You may be a victim of loud noise at your workplace. Although you can identify noise aggression, you may not be aware of noise pollution as a potential source of personal injury. Noise aggression is evident, and so is the aggressor and the aggrieved. But, usually, noise pollution is not that obvious. 

Obviously, noise effects have a strong subjective component and, therefore, the reactions to noise vary from one individual to another. But beyond the circumstances of each specific individual, noise increases risks for your health. According to the United States Department of Labor, noise can harm your health in several different ways. These ways can be classified as auditory and non-auditory effects. In both cases, the higher the noise intensity and the longer its duration, the bigger the effects. 

It seems quite obvious that noise can damage your hearing. These are auditory effects. A very loud sound, even for an instant, can damage your eardrum. But even not so loud sounds can damage your hearing. Everyday exposure to high volumes and long generations will slowly harm your auditory system. Protect your hearing at work and be aware of the volume of your headsets when you are listening to music. 

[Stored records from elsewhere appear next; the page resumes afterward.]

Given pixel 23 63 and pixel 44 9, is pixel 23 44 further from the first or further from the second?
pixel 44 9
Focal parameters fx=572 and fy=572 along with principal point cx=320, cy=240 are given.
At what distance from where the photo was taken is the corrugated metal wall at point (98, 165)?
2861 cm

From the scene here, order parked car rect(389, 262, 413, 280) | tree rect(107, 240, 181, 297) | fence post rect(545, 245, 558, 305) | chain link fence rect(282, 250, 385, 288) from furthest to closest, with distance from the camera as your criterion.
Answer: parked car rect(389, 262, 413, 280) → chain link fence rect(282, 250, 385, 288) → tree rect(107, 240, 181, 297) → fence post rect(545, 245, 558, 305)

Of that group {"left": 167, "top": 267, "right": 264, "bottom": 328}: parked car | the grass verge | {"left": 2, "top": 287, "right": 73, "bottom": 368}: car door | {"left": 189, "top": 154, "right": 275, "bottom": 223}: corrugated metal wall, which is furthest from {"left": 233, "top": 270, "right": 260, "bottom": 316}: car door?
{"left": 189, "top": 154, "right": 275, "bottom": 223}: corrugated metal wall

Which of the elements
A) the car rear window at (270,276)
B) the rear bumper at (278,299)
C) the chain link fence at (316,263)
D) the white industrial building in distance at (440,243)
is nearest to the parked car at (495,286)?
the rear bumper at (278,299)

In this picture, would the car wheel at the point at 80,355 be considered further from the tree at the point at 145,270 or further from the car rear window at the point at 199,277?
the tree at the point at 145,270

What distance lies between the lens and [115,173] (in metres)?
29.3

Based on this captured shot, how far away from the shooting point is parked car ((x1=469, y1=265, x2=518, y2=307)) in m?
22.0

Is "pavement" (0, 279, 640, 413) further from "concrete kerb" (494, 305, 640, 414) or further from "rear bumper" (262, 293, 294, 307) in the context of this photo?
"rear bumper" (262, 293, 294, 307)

Auditory effects are not very common in relation to environmental noise as the sound levels are usually under 80 decibels. However, noise generates certain non-auditory effects. For example, difficulties in falling asleep and awakenings are common effects that you may have experienced. Other effects may not be so obvious, but in the presence of noise, your sleep quality becomes poorer. The World Health Organization alerts about cardiovascular and psychophysiological effects and changes and social behavior.